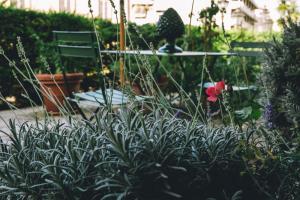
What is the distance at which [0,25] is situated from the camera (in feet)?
25.5

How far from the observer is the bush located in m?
1.66

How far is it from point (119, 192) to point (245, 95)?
14.4ft

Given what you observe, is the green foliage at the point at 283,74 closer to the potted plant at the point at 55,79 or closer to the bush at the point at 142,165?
the bush at the point at 142,165

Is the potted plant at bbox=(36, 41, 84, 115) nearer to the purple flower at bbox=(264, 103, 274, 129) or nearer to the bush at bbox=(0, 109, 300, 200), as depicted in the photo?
the purple flower at bbox=(264, 103, 274, 129)

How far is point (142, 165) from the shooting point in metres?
1.63

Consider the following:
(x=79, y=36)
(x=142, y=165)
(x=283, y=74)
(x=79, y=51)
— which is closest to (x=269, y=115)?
(x=283, y=74)

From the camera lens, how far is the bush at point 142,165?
5.44ft

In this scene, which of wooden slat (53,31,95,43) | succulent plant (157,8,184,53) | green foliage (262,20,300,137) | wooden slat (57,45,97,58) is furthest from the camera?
succulent plant (157,8,184,53)

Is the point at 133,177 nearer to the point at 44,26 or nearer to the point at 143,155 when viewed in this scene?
the point at 143,155

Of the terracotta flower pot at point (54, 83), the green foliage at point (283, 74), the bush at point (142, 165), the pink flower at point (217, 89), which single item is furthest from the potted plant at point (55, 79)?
the bush at point (142, 165)

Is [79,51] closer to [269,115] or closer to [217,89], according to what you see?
[269,115]

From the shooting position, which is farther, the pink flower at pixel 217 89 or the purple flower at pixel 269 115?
the purple flower at pixel 269 115

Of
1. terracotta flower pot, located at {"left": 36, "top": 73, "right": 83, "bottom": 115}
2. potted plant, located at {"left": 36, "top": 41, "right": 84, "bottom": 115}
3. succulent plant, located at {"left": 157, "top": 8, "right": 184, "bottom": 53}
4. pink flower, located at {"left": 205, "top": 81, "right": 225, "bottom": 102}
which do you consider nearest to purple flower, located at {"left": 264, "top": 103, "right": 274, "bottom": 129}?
pink flower, located at {"left": 205, "top": 81, "right": 225, "bottom": 102}

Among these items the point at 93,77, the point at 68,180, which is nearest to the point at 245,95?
the point at 93,77
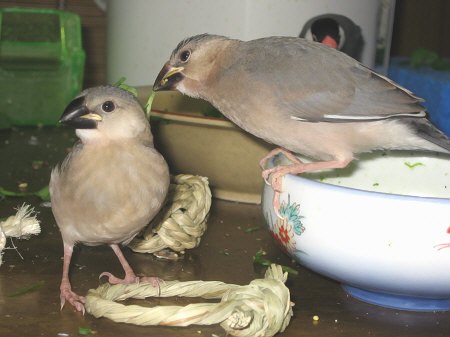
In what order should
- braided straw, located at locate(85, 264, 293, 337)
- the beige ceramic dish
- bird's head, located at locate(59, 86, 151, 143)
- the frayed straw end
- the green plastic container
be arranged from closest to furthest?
braided straw, located at locate(85, 264, 293, 337), bird's head, located at locate(59, 86, 151, 143), the frayed straw end, the beige ceramic dish, the green plastic container

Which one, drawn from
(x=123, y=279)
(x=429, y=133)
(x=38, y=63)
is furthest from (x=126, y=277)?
(x=38, y=63)

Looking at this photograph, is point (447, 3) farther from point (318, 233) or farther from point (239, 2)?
point (318, 233)

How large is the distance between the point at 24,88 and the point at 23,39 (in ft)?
0.47

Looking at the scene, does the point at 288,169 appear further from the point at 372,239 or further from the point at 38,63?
the point at 38,63

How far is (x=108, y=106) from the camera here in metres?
1.08

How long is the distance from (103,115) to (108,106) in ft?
0.05

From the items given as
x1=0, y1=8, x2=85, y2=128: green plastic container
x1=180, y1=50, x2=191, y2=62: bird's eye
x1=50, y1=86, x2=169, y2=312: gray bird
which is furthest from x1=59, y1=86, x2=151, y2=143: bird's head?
x1=0, y1=8, x2=85, y2=128: green plastic container

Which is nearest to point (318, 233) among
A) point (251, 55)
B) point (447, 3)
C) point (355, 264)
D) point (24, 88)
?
point (355, 264)

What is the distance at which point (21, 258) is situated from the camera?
122 cm

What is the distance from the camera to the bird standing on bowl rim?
49.1 inches

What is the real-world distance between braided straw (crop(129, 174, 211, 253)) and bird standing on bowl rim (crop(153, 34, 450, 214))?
5.6 inches

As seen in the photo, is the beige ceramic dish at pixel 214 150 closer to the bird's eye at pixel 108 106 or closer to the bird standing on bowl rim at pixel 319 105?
the bird standing on bowl rim at pixel 319 105

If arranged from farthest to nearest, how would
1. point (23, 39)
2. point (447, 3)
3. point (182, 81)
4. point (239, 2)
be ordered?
point (447, 3) < point (23, 39) < point (239, 2) < point (182, 81)

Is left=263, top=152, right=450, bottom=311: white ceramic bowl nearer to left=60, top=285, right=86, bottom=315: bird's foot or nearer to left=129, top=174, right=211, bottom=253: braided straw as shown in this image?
left=129, top=174, right=211, bottom=253: braided straw
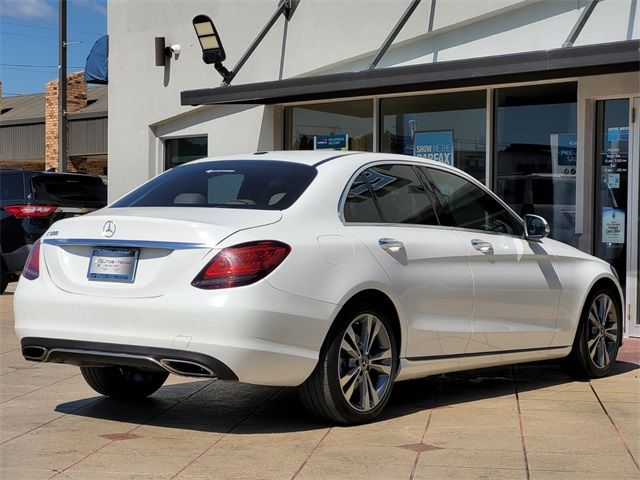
_ _ _ _
## What is asked
Quote the lines from the one containing "Which is nearest to point (318, 233) among" through the end of the records, both included, and leave the pictures out of your answer.

## Task output
Which is nearest to point (318, 233) among
A) point (251, 55)
B) point (447, 3)
C) point (355, 264)
D) point (24, 88)
?
point (355, 264)

What is the distance at which point (21, 258) is situated from the camera?
122 cm

What is the distance from the camera to the bird standing on bowl rim?
49.1 inches

What is the real-world distance between braided straw (crop(129, 174, 211, 253)) and bird standing on bowl rim (crop(153, 34, 450, 214))?
5.6 inches

As seen in the photo, is the beige ceramic dish at pixel 214 150 closer to the bird's eye at pixel 108 106 or closer to the bird standing on bowl rim at pixel 319 105?
the bird standing on bowl rim at pixel 319 105

If arranged from farthest to nearest, how would
1. point (23, 39)
2. point (447, 3)
3. point (182, 81)
4. point (239, 2)
be ordered?
point (447, 3) < point (23, 39) < point (239, 2) < point (182, 81)

Is left=263, top=152, right=450, bottom=311: white ceramic bowl nearer to left=60, top=285, right=86, bottom=315: bird's foot or nearer to left=129, top=174, right=211, bottom=253: braided straw as shown in this image?
left=129, top=174, right=211, bottom=253: braided straw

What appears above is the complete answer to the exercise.